[ENTRIES]
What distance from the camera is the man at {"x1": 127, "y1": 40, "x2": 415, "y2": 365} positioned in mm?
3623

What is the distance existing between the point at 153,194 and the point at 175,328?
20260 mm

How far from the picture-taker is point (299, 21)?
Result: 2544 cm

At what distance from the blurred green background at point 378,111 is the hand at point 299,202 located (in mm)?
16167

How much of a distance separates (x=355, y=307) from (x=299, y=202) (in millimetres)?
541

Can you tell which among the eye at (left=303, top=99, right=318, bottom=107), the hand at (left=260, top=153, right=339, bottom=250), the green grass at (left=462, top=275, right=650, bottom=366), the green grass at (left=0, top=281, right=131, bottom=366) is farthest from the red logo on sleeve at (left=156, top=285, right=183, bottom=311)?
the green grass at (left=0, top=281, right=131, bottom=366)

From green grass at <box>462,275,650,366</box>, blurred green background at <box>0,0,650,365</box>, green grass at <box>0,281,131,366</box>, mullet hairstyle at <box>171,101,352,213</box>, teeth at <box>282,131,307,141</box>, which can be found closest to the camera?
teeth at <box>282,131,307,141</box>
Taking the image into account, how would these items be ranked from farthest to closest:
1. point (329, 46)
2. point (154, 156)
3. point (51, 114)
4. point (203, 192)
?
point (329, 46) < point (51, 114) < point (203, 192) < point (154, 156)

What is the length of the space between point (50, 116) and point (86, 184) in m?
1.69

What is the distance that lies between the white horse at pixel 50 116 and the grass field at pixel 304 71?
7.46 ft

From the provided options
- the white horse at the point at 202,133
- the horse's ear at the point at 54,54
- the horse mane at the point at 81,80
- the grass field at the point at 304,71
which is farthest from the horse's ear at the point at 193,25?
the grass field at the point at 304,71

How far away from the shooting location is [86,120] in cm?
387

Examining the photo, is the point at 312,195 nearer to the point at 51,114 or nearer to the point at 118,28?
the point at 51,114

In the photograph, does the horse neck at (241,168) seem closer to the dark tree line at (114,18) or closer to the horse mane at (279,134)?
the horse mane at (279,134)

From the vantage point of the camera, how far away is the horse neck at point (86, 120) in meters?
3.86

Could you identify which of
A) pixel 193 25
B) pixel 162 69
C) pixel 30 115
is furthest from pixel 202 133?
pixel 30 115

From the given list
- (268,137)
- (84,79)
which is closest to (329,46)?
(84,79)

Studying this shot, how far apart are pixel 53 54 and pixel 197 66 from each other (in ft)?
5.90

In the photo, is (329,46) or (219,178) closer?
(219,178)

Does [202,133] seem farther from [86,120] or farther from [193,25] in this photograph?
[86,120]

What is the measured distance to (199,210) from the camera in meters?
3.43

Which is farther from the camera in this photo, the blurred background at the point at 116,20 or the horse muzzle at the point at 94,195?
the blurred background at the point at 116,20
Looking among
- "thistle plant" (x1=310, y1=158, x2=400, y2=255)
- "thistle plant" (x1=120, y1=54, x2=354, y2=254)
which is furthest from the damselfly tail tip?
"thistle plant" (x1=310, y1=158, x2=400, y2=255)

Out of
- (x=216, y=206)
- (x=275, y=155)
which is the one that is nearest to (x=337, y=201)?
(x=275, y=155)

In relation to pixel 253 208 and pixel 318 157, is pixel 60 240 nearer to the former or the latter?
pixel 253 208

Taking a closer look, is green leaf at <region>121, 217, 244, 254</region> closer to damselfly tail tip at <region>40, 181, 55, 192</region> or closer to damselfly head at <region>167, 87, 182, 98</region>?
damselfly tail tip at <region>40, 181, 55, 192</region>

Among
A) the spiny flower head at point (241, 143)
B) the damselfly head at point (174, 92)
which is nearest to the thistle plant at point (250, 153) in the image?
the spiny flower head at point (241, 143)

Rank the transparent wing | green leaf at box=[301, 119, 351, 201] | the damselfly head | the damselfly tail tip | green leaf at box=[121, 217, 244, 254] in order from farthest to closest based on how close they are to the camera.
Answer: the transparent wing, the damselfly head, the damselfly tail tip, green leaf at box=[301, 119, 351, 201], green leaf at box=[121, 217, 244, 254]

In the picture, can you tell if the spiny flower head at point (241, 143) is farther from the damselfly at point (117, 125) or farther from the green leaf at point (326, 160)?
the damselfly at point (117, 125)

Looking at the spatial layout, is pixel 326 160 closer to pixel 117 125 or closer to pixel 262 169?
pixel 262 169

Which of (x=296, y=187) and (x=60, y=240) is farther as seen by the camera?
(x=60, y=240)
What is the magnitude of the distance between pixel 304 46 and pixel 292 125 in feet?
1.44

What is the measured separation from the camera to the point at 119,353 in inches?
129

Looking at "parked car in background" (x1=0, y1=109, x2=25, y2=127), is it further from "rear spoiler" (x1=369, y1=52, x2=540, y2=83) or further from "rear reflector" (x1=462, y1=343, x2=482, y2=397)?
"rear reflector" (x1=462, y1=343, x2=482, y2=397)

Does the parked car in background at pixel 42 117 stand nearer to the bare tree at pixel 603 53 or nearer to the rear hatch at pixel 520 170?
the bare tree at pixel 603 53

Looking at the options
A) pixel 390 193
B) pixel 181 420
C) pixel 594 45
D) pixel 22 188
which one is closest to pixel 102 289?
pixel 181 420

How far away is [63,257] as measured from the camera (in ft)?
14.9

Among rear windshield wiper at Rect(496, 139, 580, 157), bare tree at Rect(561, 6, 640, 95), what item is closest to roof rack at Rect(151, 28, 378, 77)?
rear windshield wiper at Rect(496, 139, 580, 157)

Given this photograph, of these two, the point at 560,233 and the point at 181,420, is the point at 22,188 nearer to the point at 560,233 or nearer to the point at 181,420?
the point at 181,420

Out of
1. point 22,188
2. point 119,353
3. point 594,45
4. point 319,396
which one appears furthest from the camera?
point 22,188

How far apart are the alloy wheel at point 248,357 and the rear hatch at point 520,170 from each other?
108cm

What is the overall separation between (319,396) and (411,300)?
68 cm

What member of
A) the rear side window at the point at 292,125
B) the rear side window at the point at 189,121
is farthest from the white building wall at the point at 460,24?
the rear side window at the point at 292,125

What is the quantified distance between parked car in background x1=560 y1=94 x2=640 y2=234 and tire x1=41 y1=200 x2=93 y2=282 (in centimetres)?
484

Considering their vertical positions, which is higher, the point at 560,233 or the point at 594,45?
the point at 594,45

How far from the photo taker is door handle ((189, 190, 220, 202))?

[EXERCISE DESCRIPTION]
Can you transcribe each of the records above word for word, leaving every character unchanged?

[RESULT FOR THIS TASK]
What distance from the camera is the man at {"x1": 127, "y1": 40, "x2": 415, "y2": 365} positioned in mm?
3623

What is the distance existing between the point at 153,194 and the point at 175,328?
20260 mm

How far from the picture-taker is point (299, 21)?
Result: 2544 cm

At what distance from the blurred green background at point 378,111 is the hand at point 299,202 located (in mm)?
16167

How much of a distance separates (x=355, y=307) from (x=299, y=202) (in millimetres)?
541

Can you tell which among the eye at (left=303, top=99, right=318, bottom=107), the hand at (left=260, top=153, right=339, bottom=250), the green grass at (left=462, top=275, right=650, bottom=366), the green grass at (left=0, top=281, right=131, bottom=366) is farthest from the red logo on sleeve at (left=156, top=285, right=183, bottom=311)?
the green grass at (left=0, top=281, right=131, bottom=366)

From green grass at <box>462,275,650,366</box>, blurred green background at <box>0,0,650,365</box>, green grass at <box>0,281,131,366</box>, mullet hairstyle at <box>171,101,352,213</box>, teeth at <box>282,131,307,141</box>, which can be found closest to the camera?
teeth at <box>282,131,307,141</box>
Taking the image into account, how would these items be ranked from farthest to closest:
1. point (329, 46)
2. point (154, 156)
3. point (51, 114)
4. point (203, 192)
?
point (329, 46) < point (51, 114) < point (203, 192) < point (154, 156)

What is the length of the space between point (50, 116) and point (86, 184) in m?
1.69

What is the distance that lies between the white horse at pixel 50 116 and the grass field at pixel 304 71?
7.46 ft

From the provided options
- the white horse at the point at 202,133
- the horse's ear at the point at 54,54
- the horse mane at the point at 81,80
- the grass field at the point at 304,71
which is farthest from the horse's ear at the point at 193,25?
the grass field at the point at 304,71

How far away from the shooting location is [86,120] in cm?
387

Examining the photo, is the point at 312,195 nearer to the point at 51,114 or nearer to the point at 118,28?
the point at 51,114

In the photograph, does the horse neck at (241,168) seem closer to the dark tree line at (114,18) or closer to the horse mane at (279,134)?
the horse mane at (279,134)

From the vantage point of the camera, how far away is the horse neck at point (86, 120) in meters?
3.86

Could you identify which of
A) pixel 193 25
B) pixel 162 69
C) pixel 30 115
is furthest from pixel 202 133?
pixel 30 115

From the given list
- (268,137)
- (84,79)
which is closest to (329,46)?
(84,79)

Studying this shot, how far apart are pixel 53 54 and pixel 197 66 from each other (in ft)?
5.90

In the photo, is (329,46) or (219,178) closer?
(219,178)

Does [202,133] seem farther from [86,120] or farther from [193,25] in this photograph?
[86,120]

What is the measured distance to (199,210) from the camera in meters?
3.43

Which is farther from the camera in this photo, the blurred background at the point at 116,20 or the horse muzzle at the point at 94,195?
the blurred background at the point at 116,20
Looking among
- "thistle plant" (x1=310, y1=158, x2=400, y2=255)
- "thistle plant" (x1=120, y1=54, x2=354, y2=254)
which is furthest from the damselfly tail tip?
"thistle plant" (x1=310, y1=158, x2=400, y2=255)

Out of
- (x=216, y=206)
- (x=275, y=155)
which is the one that is nearest to (x=337, y=201)?
(x=275, y=155)

In relation to pixel 253 208 and pixel 318 157, is pixel 60 240 nearer to the former or the latter?
pixel 253 208

Taking a closer look, is green leaf at <region>121, 217, 244, 254</region> closer to damselfly tail tip at <region>40, 181, 55, 192</region> or closer to damselfly head at <region>167, 87, 182, 98</region>?
damselfly tail tip at <region>40, 181, 55, 192</region>

Among
A) the spiny flower head at point (241, 143)
B) the damselfly head at point (174, 92)
which is nearest to the thistle plant at point (250, 153) in the image?
the spiny flower head at point (241, 143)

Rank the transparent wing | green leaf at box=[301, 119, 351, 201] | the damselfly head | the damselfly tail tip | green leaf at box=[121, 217, 244, 254] in order from farthest to closest based on how close they are to the camera.
Answer: the transparent wing, the damselfly head, the damselfly tail tip, green leaf at box=[301, 119, 351, 201], green leaf at box=[121, 217, 244, 254]

In the picture, can you tell if the spiny flower head at point (241, 143) is farther from the damselfly at point (117, 125) or farther from the green leaf at point (326, 160)?
the damselfly at point (117, 125)

Looking at the spatial layout, is pixel 326 160 closer to pixel 117 125 or closer to pixel 262 169?
pixel 262 169

Which of (x=296, y=187) and (x=60, y=240) is farther as seen by the camera?
(x=60, y=240)
What is the magnitude of the distance between pixel 304 46 and pixel 292 125 in feet?
1.44

What is the measured separation from the camera to the point at 119,353 in inches?
129

Looking at "parked car in background" (x1=0, y1=109, x2=25, y2=127), is it further from "rear spoiler" (x1=369, y1=52, x2=540, y2=83) or further from "rear reflector" (x1=462, y1=343, x2=482, y2=397)?
"rear reflector" (x1=462, y1=343, x2=482, y2=397)

Does the parked car in background at pixel 42 117 stand nearer to the bare tree at pixel 603 53 or nearer to the rear hatch at pixel 520 170?
the bare tree at pixel 603 53

Looking at the options
A) pixel 390 193
B) pixel 181 420
C) pixel 594 45
D) pixel 22 188
which one is closest to pixel 102 289?
pixel 181 420

How far away is [63,257] as measured from the camera (in ft)?
14.9

Among rear windshield wiper at Rect(496, 139, 580, 157), bare tree at Rect(561, 6, 640, 95), what item is closest to roof rack at Rect(151, 28, 378, 77)?
rear windshield wiper at Rect(496, 139, 580, 157)

Given this photograph, of these two, the point at 560,233 and the point at 181,420, is the point at 22,188 nearer to the point at 560,233 or nearer to the point at 181,420?
the point at 181,420

Out of
1. point 22,188
2. point 119,353
3. point 594,45
4. point 319,396
which one appears furthest from the camera?
point 22,188

How far apart are the alloy wheel at point 248,357 and the rear hatch at point 520,170 from each other?
108cm

What is the overall separation between (319,396) and (411,300)?
68 cm

What member of
A) the rear side window at the point at 292,125
B) the rear side window at the point at 189,121
is farthest from the white building wall at the point at 460,24?
the rear side window at the point at 292,125

What is the quantified distance between parked car in background x1=560 y1=94 x2=640 y2=234 and tire x1=41 y1=200 x2=93 y2=282 (in centimetres)?
484

Considering their vertical positions, which is higher, the point at 560,233 or the point at 594,45?
the point at 594,45

How far from the photo taker is door handle ((189, 190, 220, 202))?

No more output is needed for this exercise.